Start of SELECTED PASSAGE

Not Enough Boob
It was inevitable. And, don’t think I hadn’t thought of it. I know that the name of my blog has the word “boob” in it. At the time, the time when I was actually reading books (book) while (n’) a child sucked milk from my breast (boob), it seemed like a cool idea. I still think it would make a smart t-shirt. (I’ve already picked out the design.) And, despite the potential porn-seakers, I guess I really don’t want to change. 
But, of course, today marks the day when a smart-aleck blogger– Mike the Bull of all people– decided that I didn’t have enough boob to live up to the name. (Visit him at http://www.mikethebull.com/ And, yes, he writes about dog balls.)
So, why the hell not??? Let’s dedicate the next few minutes to, well, boobies.
(In case you were wondering, that is my under-wire popping out. Just like it was–unbeknownst to me– as I talked to my principal this afternoon.)

End of SELECTED PASSAGE

REQUEST: Copy the blog post from "But, of course, today" to "about dog balls.)", putting "writer" in place of "blogger".

Start of GIVEN ENTRIES

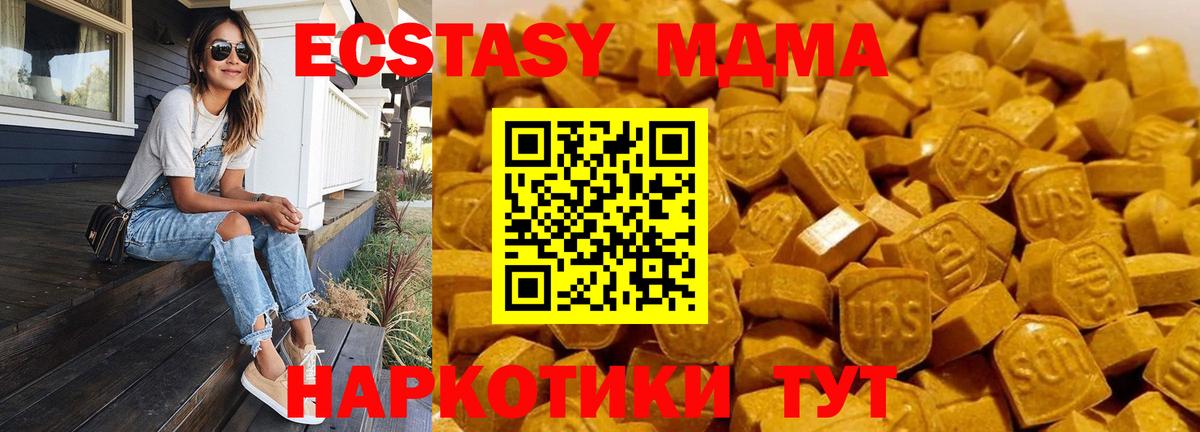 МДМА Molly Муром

End of GIVEN ENTRIES
Start of GIVEN ENTRIES

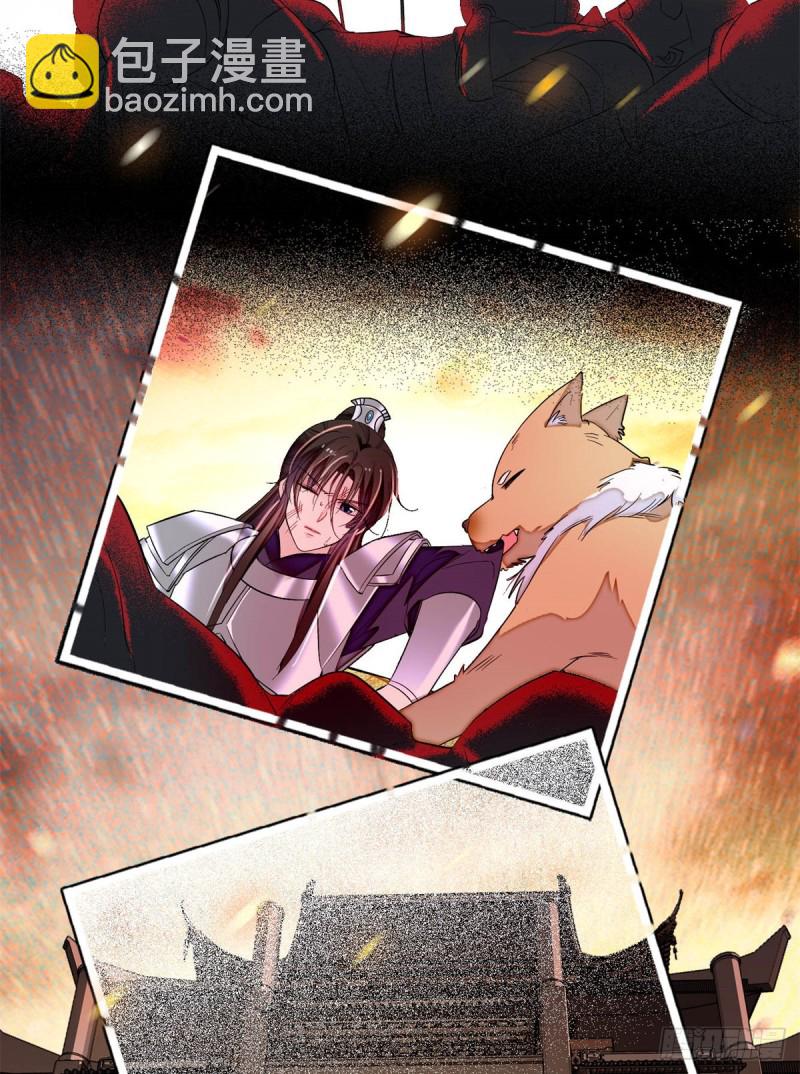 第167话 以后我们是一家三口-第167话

End of GIVEN ENTRIES

ANSWER BOX:
But, of course, today marks the day when a smart-aleck writer– Mike the Bull of all people– decided that I didn’t have enough boob to live up to the name. (Visit him at http://www.mikethebull.com/ And, yes, he writes about dog balls.)